▶ [What is required]: Transcribe the description of the frataxin challenge in full, keeping every word, symbol and line break unchanged.

▶ [Document section]:
┄┄┄┄┄┄

Frataxin is a highly conserved protein found in prokaryotes and eukaryotes that is required for efficient regulation of cellular iron homeostasis. Humans with a frataxin deficiency have the cardio- and neurodegenerative disorder Friedreich’s Ataxia. A library of eight missense variants was assessed by near and far-UV circular dichroism and intrinsic fluorescence spectra to determine thermodynamic stability at different concentration of denaturant. These data were used to calculate a ΔΔG_H20 value, the difference in unfolding free energy ΔΔG_H20 between the variant and wildtype proteins for each variant. The challenge is to predict ΔΔG_H20 for each frataxin variant.

Background 

The human frataxin is a protein localized in the mitochondrion and cytoplasm that promotes the heme biosynthesis and assembly and repair of iron-sulphur clusters by delivering Fe²⁺ to proteins involved in these pathways. The protein may play a role in protection against iron-catalyzed oxidative stress through its ability to catalyze the oxidation of Fe²⁺ to Fe³⁺. The oligomeric form but not the monomeric form of the protein has ferroxidase activity in vitro. Oligomerization may provide a mechanism by which the protein stores large amounts of iron in the form of a ferrihydrite mineral.

Reduced expression of frataxin is the cause of Friedreich's Ataxia (FRDA), a lethal neurodegenerative disease. According to SwissVar database, eight single amino acids variants (p.Leu106Ser, p.Asp122Tyr, p.Gly130Val, p.Ile154Phe, p.Trp155Arg, p.Arg165Cys, p.Leu182Phe and p.Leu198Arg) have been associated to FRDA (Corey, 2016). The role of frataxin in cancer is still ambiguous: studies have shown that frataxin protects tumor cells against oxidative stress and apoptosis, but also acts as a tumor suppressor (Schulz et al., 2006; Guccini et al., 2011).

The single amino acid variants included in the Frataxin challenge were selected from the COSMIC (Catalog of Somatic Mutations in Cancer) database. These are somatic variants associated with neoplastic diseases and/or detected in cancer tissues. From the 21 variants reported in COSMIC we included in this challenge those that could be obtained as a soluble recombinant protein in E. coli, and excluded the variants whose expression failed.

┄┄┄┄┄┄

▶ [Data for review]:
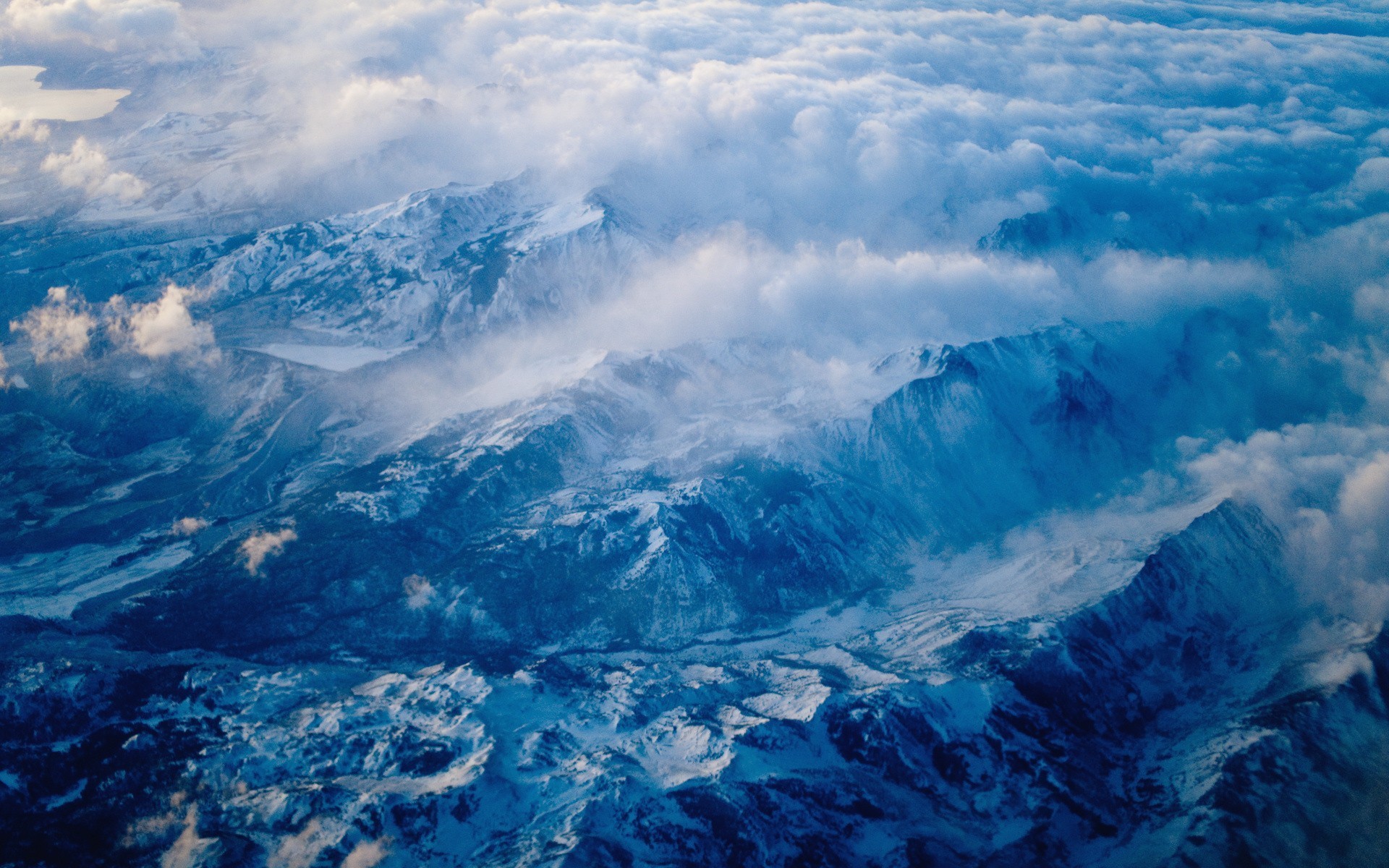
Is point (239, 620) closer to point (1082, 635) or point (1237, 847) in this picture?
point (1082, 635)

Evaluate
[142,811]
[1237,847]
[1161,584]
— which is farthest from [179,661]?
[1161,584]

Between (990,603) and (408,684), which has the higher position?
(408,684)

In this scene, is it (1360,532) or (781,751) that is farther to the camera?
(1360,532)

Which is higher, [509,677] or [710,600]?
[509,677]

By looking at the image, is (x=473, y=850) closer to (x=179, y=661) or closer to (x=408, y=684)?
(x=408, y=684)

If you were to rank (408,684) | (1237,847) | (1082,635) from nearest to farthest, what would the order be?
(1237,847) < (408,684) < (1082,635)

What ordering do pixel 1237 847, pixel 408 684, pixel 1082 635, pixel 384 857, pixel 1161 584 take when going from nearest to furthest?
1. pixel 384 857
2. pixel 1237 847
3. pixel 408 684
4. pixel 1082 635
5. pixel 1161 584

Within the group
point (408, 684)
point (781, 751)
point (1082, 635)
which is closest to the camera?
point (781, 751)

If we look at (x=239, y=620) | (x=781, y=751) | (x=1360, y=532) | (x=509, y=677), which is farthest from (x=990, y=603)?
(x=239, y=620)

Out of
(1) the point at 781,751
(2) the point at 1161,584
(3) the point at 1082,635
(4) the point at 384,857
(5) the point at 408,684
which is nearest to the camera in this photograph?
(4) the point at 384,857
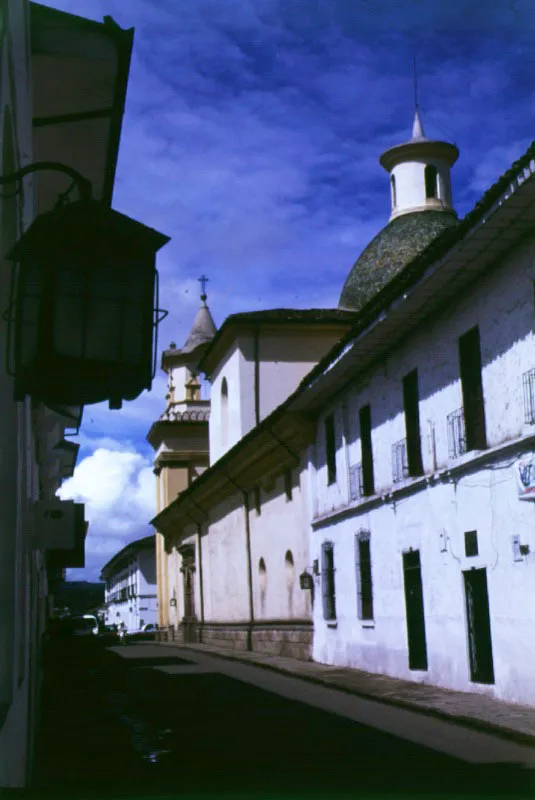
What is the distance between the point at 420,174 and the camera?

┄┄┄┄┄┄

▶ [Final answer]:
Frataxin is a highly conserved protein found in prokaryotes and eukaryotes that is required for efficient regulation of cellular iron homeostasis. Humans with a frataxin deficiency have the cardio- and neurodegenerative disorder Friedreich’s Ataxia. A library of eight missense variants was assessed by near and far-UV circular dichroism and intrinsic fluorescence spectra to determine thermodynamic stability at different concentration of denaturant. These data were used to calculate a ΔΔG_H20 value, the difference in unfolding free energy ΔΔG_H20 between the variant and wildtype proteins for each variant. The challenge is to predict ΔΔG_H20 for each frataxin variant.

Background 

The human frataxin is a protein localized in the mitochondrion and cytoplasm that promotes the heme biosynthesis and assembly and repair of iron-sulphur clusters by delivering Fe²⁺ to proteins involved in these pathways. The protein may play a role in protection against iron-catalyzed oxidative stress through its ability to catalyze the oxidation of Fe²⁺ to Fe³⁺. The oligomeric form but not the monomeric form of the protein has ferroxidase activity in vitro. Oligomerization may provide a mechanism by which the protein stores large amounts of iron in the form of a ferrihydrite mineral.

Reduced expression of frataxin is the cause of Friedreich's Ataxia (FRDA), a lethal neurodegenerative disease. According to SwissVar database, eight single amino acids variants (p.Leu106Ser, p.Asp122Tyr, p.Gly130Val, p.Ile154Phe, p.Trp155Arg, p.Arg165Cys, p.Leu182Phe and p.Leu198Arg) have been associated to FRDA (Corey, 2016). The role of frataxin in cancer is still ambiguous: studies have shown that frataxin protects tumor cells against oxidative stress and apoptosis, but also acts as a tumor suppressor (Schulz et al., 2006; Guccini et al., 2011).

The single amino acid variants included in the Frataxin challenge were selected from the COSMIC (Catalog of Somatic Mutations in Cancer) database. These are somatic variants associated with neoplastic diseases and/or detected in cancer tissues. From the 21 variants reported in COSMIC we included in this challenge those that could be obtained as a soluble recombinant protein in E. coli, and excluded the variants whose expression failed.